[Begin RECORD EXCERPTS]

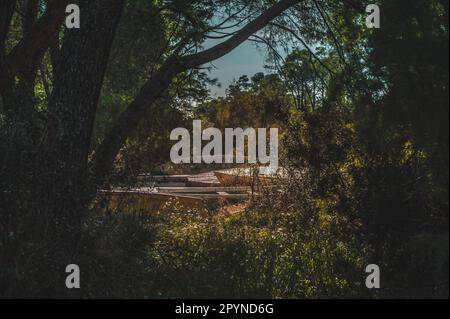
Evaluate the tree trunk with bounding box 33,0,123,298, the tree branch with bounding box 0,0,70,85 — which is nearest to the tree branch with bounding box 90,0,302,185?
the tree trunk with bounding box 33,0,123,298

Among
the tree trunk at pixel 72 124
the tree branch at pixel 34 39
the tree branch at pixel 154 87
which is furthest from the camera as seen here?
the tree branch at pixel 34 39

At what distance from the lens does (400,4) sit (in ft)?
20.0

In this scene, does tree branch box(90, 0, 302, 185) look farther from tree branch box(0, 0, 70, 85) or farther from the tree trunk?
tree branch box(0, 0, 70, 85)

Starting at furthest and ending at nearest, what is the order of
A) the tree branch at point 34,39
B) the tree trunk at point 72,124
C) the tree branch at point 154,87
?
the tree branch at point 34,39 < the tree branch at point 154,87 < the tree trunk at point 72,124

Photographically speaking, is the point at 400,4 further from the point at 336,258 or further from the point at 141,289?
the point at 141,289

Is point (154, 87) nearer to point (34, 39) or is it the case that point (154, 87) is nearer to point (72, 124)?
point (34, 39)

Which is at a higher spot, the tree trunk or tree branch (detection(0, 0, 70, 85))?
tree branch (detection(0, 0, 70, 85))

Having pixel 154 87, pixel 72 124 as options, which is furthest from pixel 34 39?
pixel 72 124

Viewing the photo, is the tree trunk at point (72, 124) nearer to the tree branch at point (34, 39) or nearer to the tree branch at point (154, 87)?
the tree branch at point (154, 87)

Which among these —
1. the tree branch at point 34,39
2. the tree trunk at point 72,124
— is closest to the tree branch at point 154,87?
the tree trunk at point 72,124

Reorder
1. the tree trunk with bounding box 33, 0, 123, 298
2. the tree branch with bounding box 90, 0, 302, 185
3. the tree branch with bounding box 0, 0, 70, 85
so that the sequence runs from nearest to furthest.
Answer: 1. the tree trunk with bounding box 33, 0, 123, 298
2. the tree branch with bounding box 90, 0, 302, 185
3. the tree branch with bounding box 0, 0, 70, 85

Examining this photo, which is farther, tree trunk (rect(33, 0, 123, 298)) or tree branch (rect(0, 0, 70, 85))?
tree branch (rect(0, 0, 70, 85))

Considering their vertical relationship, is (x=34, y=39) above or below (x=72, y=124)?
above

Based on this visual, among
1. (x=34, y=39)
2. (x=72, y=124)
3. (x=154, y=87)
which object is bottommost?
(x=72, y=124)
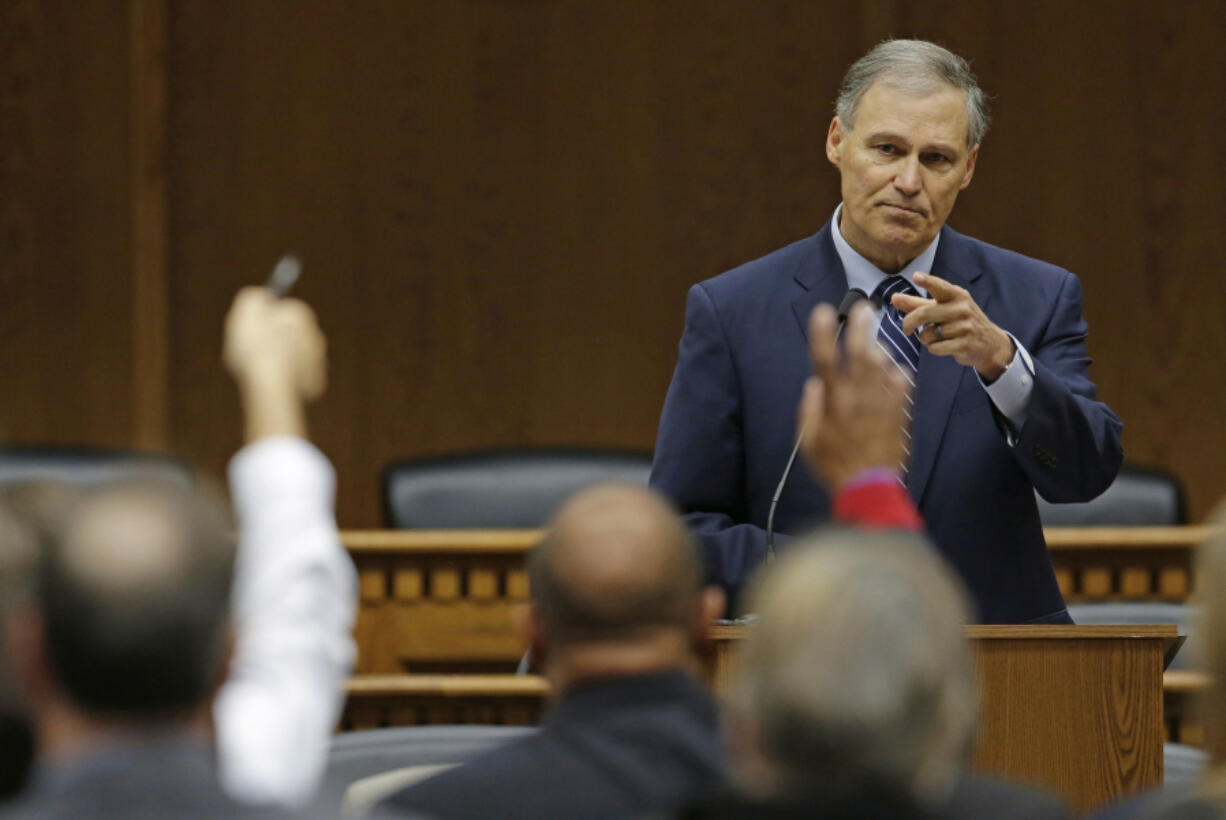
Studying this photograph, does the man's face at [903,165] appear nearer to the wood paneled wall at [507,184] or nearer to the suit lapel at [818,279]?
the suit lapel at [818,279]

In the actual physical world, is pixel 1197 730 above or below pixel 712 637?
below

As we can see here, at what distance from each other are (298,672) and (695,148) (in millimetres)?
5006

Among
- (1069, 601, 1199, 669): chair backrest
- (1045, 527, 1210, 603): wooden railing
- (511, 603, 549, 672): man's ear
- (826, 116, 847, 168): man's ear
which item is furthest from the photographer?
(1045, 527, 1210, 603): wooden railing

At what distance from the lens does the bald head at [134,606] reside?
144 cm

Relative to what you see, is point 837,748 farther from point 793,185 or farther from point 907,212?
point 793,185

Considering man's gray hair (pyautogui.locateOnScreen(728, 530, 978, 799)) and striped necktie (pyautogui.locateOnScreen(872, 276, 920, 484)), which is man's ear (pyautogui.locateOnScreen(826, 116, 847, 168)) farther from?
man's gray hair (pyautogui.locateOnScreen(728, 530, 978, 799))

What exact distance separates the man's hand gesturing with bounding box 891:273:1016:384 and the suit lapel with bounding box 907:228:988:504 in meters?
0.39

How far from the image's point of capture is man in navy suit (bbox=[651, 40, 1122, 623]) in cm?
324

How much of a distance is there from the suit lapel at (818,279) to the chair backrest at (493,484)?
168 centimetres

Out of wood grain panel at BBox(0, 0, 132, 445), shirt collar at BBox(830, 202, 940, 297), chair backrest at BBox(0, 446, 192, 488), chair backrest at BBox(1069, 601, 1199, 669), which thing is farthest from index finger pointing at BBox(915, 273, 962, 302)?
wood grain panel at BBox(0, 0, 132, 445)

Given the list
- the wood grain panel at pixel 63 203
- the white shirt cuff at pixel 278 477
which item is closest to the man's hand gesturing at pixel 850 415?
the white shirt cuff at pixel 278 477

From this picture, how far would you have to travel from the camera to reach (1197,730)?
440 centimetres

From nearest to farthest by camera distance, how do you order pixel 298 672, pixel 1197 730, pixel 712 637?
pixel 298 672 < pixel 712 637 < pixel 1197 730

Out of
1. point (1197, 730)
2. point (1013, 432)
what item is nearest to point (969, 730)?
point (1013, 432)
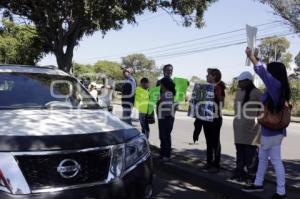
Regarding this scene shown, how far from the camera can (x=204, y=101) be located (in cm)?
838

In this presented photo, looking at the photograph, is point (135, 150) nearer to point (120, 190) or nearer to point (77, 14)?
point (120, 190)

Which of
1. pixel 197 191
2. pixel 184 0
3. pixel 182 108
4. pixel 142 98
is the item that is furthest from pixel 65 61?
pixel 182 108

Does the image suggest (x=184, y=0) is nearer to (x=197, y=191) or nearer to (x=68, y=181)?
(x=197, y=191)

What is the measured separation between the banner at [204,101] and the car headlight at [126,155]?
3.22 meters

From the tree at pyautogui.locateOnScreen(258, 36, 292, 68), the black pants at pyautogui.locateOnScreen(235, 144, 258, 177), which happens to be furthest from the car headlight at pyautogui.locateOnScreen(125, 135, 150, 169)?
the tree at pyautogui.locateOnScreen(258, 36, 292, 68)

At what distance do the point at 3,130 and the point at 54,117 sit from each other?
742mm

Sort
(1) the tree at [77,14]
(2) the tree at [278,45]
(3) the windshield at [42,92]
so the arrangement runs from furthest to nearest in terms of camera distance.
Answer: (2) the tree at [278,45], (1) the tree at [77,14], (3) the windshield at [42,92]

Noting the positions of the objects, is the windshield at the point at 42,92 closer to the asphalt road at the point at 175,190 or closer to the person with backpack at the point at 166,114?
the asphalt road at the point at 175,190

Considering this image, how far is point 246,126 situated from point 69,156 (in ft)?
11.6

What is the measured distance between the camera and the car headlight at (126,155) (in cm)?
454

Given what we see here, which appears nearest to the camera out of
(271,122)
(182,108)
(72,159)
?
(72,159)

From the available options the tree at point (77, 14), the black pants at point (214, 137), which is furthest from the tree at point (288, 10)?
the black pants at point (214, 137)

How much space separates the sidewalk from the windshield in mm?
2201

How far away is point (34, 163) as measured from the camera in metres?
4.13
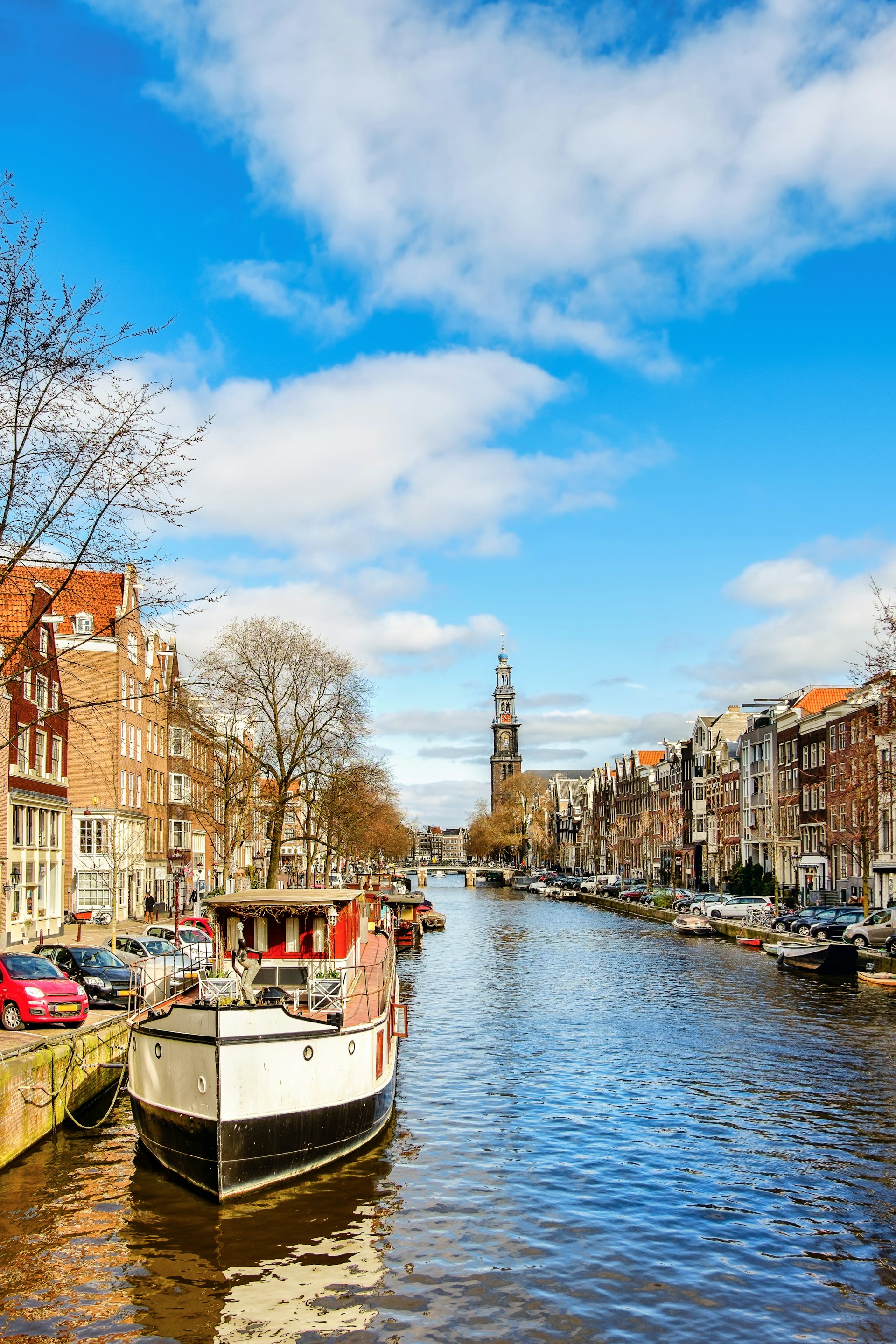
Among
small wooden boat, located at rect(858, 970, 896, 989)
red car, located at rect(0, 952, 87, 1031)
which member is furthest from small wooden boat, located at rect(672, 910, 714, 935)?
red car, located at rect(0, 952, 87, 1031)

[End RECORD EXCERPTS]

Copy the data exactly. Any picture it contains is to be omitted.

Evaluate the tree trunk with bounding box 33,0,123,298, the tree branch with bounding box 0,0,70,85 — which is nearest to the tree branch with bounding box 90,0,302,185?
the tree trunk with bounding box 33,0,123,298

Among
the tree trunk at pixel 72 124
the tree branch at pixel 34 39
the tree branch at pixel 154 87
which is furthest from the camera as seen here?
the tree branch at pixel 34 39

At what distance from the lens does (400,4) sit (in ft)?
20.0

In this scene, does tree branch box(90, 0, 302, 185) look farther from tree branch box(0, 0, 70, 85) or farther from the tree trunk?
tree branch box(0, 0, 70, 85)

Starting at furthest and ending at nearest, what is the order of
A) the tree branch at point 34,39
B) the tree trunk at point 72,124
C) the tree branch at point 154,87
?
the tree branch at point 34,39 < the tree branch at point 154,87 < the tree trunk at point 72,124

Photographically speaking, is the point at 400,4 further from the point at 336,258 or further from the point at 141,289?
the point at 141,289

Is point (154, 87) nearer to point (34, 39) or is it the case that point (154, 87) is nearer to point (72, 124)?
point (34, 39)

Which is at a higher spot, the tree trunk or tree branch (detection(0, 0, 70, 85))?
tree branch (detection(0, 0, 70, 85))

Having pixel 154 87, pixel 72 124 as options, which is furthest from pixel 34 39?
pixel 72 124

Viewing the photo, is the tree trunk at point (72, 124) nearer to the tree branch at point (34, 39) or nearer to the tree branch at point (154, 87)?
the tree branch at point (154, 87)

Which among these —
1. the tree branch at point 34,39
2. the tree trunk at point 72,124
— is closest to the tree branch at point 154,87?
the tree trunk at point 72,124

Reorder
1. the tree trunk with bounding box 33, 0, 123, 298
2. the tree branch with bounding box 90, 0, 302, 185
3. the tree branch with bounding box 0, 0, 70, 85
so that the sequence runs from nearest to furthest.
Answer: 1. the tree trunk with bounding box 33, 0, 123, 298
2. the tree branch with bounding box 90, 0, 302, 185
3. the tree branch with bounding box 0, 0, 70, 85

Examining this photo, which is farther, tree trunk (rect(33, 0, 123, 298)) or tree branch (rect(0, 0, 70, 85))?
tree branch (rect(0, 0, 70, 85))

Considering their vertical relationship, is (x=34, y=39) above or below (x=72, y=124)?
above

Based on this visual, among
1. (x=34, y=39)
2. (x=72, y=124)
3. (x=154, y=87)
which object is bottommost?
(x=72, y=124)
Studying this photograph, does the man's face at [903,165] appear nearer to the wood paneled wall at [507,184] or nearer to the suit lapel at [818,279]?
the suit lapel at [818,279]

In the actual physical world, is pixel 1197 730 above or below pixel 712 637?
below

As we can see here, at what distance from each other are (298,672) and (695,148) (in millimetres)?
5006

Among
- (1069, 601, 1199, 669): chair backrest
- (1045, 527, 1210, 603): wooden railing
- (511, 603, 549, 672): man's ear
- (826, 116, 847, 168): man's ear
which item is furthest from the photographer?
(1045, 527, 1210, 603): wooden railing

At what distance from the lens does the bald head at [134,606] reside?
144 cm

Relative to what you see, is point 837,748 farther from point 793,185 or farther from point 907,212?
point 793,185

Considering man's gray hair (pyautogui.locateOnScreen(728, 530, 978, 799)) and striped necktie (pyautogui.locateOnScreen(872, 276, 920, 484)), which is man's ear (pyautogui.locateOnScreen(826, 116, 847, 168)) farther from?
man's gray hair (pyautogui.locateOnScreen(728, 530, 978, 799))

What exact distance separates the man's hand gesturing with bounding box 891:273:1016:384 and the suit lapel with bounding box 907:228:988:504 in meters?
0.39

How far from the image's point of capture is man in navy suit (bbox=[651, 40, 1122, 623]) in cm?
324

How much of a distance is there from the suit lapel at (818,279) to the chair backrest at (493,484)?
168 centimetres

Out of wood grain panel at BBox(0, 0, 132, 445), shirt collar at BBox(830, 202, 940, 297), chair backrest at BBox(0, 446, 192, 488), chair backrest at BBox(1069, 601, 1199, 669), which thing is farthest from index finger pointing at BBox(915, 273, 962, 302)?
wood grain panel at BBox(0, 0, 132, 445)

Given the list
- the wood grain panel at pixel 63 203
- the white shirt cuff at pixel 278 477
which item is closest to the man's hand gesturing at pixel 850 415?
the white shirt cuff at pixel 278 477

From this picture, how far would you have to travel from the camera to reach (1197,730)?
440 centimetres

From nearest to farthest by camera distance, how do you order pixel 298 672, pixel 1197 730, pixel 712 637?
pixel 298 672 < pixel 712 637 < pixel 1197 730

Out of
1. point (1197, 730)
2. point (1013, 432)
what item is nearest to point (969, 730)?
point (1013, 432)
Regarding this scene shown, how far from the camera can (x=204, y=101) be located (in cm)?
838

In this presented photo, looking at the photograph, is point (135, 150) nearer to point (120, 190) or nearer to point (77, 14)?
point (120, 190)

Which of
1. pixel 197 191
2. pixel 184 0
3. pixel 182 108
4. pixel 142 98
is the item that is furthest from pixel 65 61?
pixel 182 108

Does the image suggest (x=184, y=0) is nearer to (x=197, y=191) or nearer to (x=68, y=181)?
(x=197, y=191)

What is the measured separation between the banner at [204,101] and the car headlight at [126,155]?
3.22 meters

From the tree at pyautogui.locateOnScreen(258, 36, 292, 68), the black pants at pyautogui.locateOnScreen(235, 144, 258, 177), which happens to be furthest from the car headlight at pyautogui.locateOnScreen(125, 135, 150, 169)?
the tree at pyautogui.locateOnScreen(258, 36, 292, 68)

At what distance do the point at 3,130 and the point at 54,117 sit from each other?
742mm

Sort
(1) the tree at [77,14]
(2) the tree at [278,45]
(3) the windshield at [42,92]
so the arrangement runs from furthest to nearest in terms of camera distance.
Answer: (2) the tree at [278,45], (1) the tree at [77,14], (3) the windshield at [42,92]

Noting the positions of the objects, is the windshield at the point at 42,92 closer to the asphalt road at the point at 175,190 or closer to the person with backpack at the point at 166,114?
the asphalt road at the point at 175,190

Considering this image, how far is point 246,126 situated from point 69,156 (in ft)?
11.6

What is the measured distance between the camera and the car headlight at (126,155) (in cm)?
454

Given what we see here, which appears nearest to the camera out of
(271,122)
(182,108)
(72,159)
?
(72,159)

From the available options the tree at point (77, 14), the black pants at point (214, 137), which is furthest from the tree at point (288, 10)?
the black pants at point (214, 137)

How much space separates the sidewalk from the windshield in mm?
2201

How far away is point (34, 163) as measured from the camera in metres?
4.13
Among
small wooden boat, located at rect(858, 970, 896, 989)
red car, located at rect(0, 952, 87, 1031)
which member is furthest from small wooden boat, located at rect(672, 910, 714, 935)?
red car, located at rect(0, 952, 87, 1031)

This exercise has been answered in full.